> [TEXTE CHOISI]:
####################
Ces difficultés d'accès ne font par ailleurs qu'aggraver une situation humanitaire à laquelle à la communauté humanitaire répond au mieux avec les moyens dont elle dispose.

« La faim se fait sentir dans la province », a déclaré à la mission le gouverneur de la province. La guerre et les pillages ont dépossédé les agriculteurs de leurs outils de travail. Les taux de malnutrition augmentent. Malgré les apports en intrants agricoles de la FAO ou de l'ONG Christian Aid, seuls 13 % des 250.000 ménages agricoles sont assistés. Le refus des bailleurs de fonds de financer des distributions de machettes, entrave de surcroît les capacités des agriculteurs à défricher des terres et à cultiver, selon la FAO à Kindu.

Des épidémies se développent sans qu'une réponse appropriée puisse être organisée compte tenu des difficultés d'accès ou de la méconnaissance de la situation sanitaire dans les zones inaccessibles. L'épidémie de choléra sévissant actuellement à Lubutu en est une illustration

La faiblesse de l'approvisionnement en eau est source de maladies dans toute la province. Plus de 70% de la population consomme l'eau de la rivière. Les initiatives dans ce domaine, menées par Oxfam à Kindu ou le Comité International de la Croix Rouge (CICR) auprès de la Régideso ainsi que celle de Care dans la zone de Kasongo ont montré la nécessaire implication d'autres partenaires pour satisfaire l'intégralité des besoins.
####################
> [DONNÉES BRUTES]:
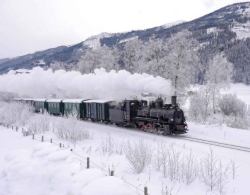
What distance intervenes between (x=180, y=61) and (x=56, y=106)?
742 inches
####################
> [CE QUE VOUS FEREZ]:
• 1. D'après le texte sur la situation humanitaire dans la province, quelle part de la population consomme l'eau de la rivière ?
• 2. Prolongez le texte sur la situation humanitaire dans la province à la suite de sa dernière phrase.

> [RÉPONSES PAR CONSIGNE]:
• 1. Plus de 70 % de la population.

• 2.
Un pareil renforcement des capacités se vérifie encore pour l'assistance en biens non alimentaires aux personnes retournées. A l'heure l'actuelle, ni les stocks ni les partenaires ne sont suffisants pour gérer l'ensemble de la situation.

Les affrontements ont également affecté le système éducatif. Les infrastructures ont pour la plupart été détruites, alors que le personnel enseignant a fui. Ce problème se pose avec d'autant plus d'acuité que la non prise en charge des enfants associés aux groupes armés et qui ont été démobilisés pourrait conduire à leur ré-enrôlement dans ces groupes.

La capacité humanitaire ne permet donc pas aujourd'hui de couvrir tous les besoins dans leurs domaines d'intervention. D'autres secteurs parmi lesquels celui des « violences sexuelles » ne sont quasiment pas couverts par les organisations d'assistance en dépit de leur importance.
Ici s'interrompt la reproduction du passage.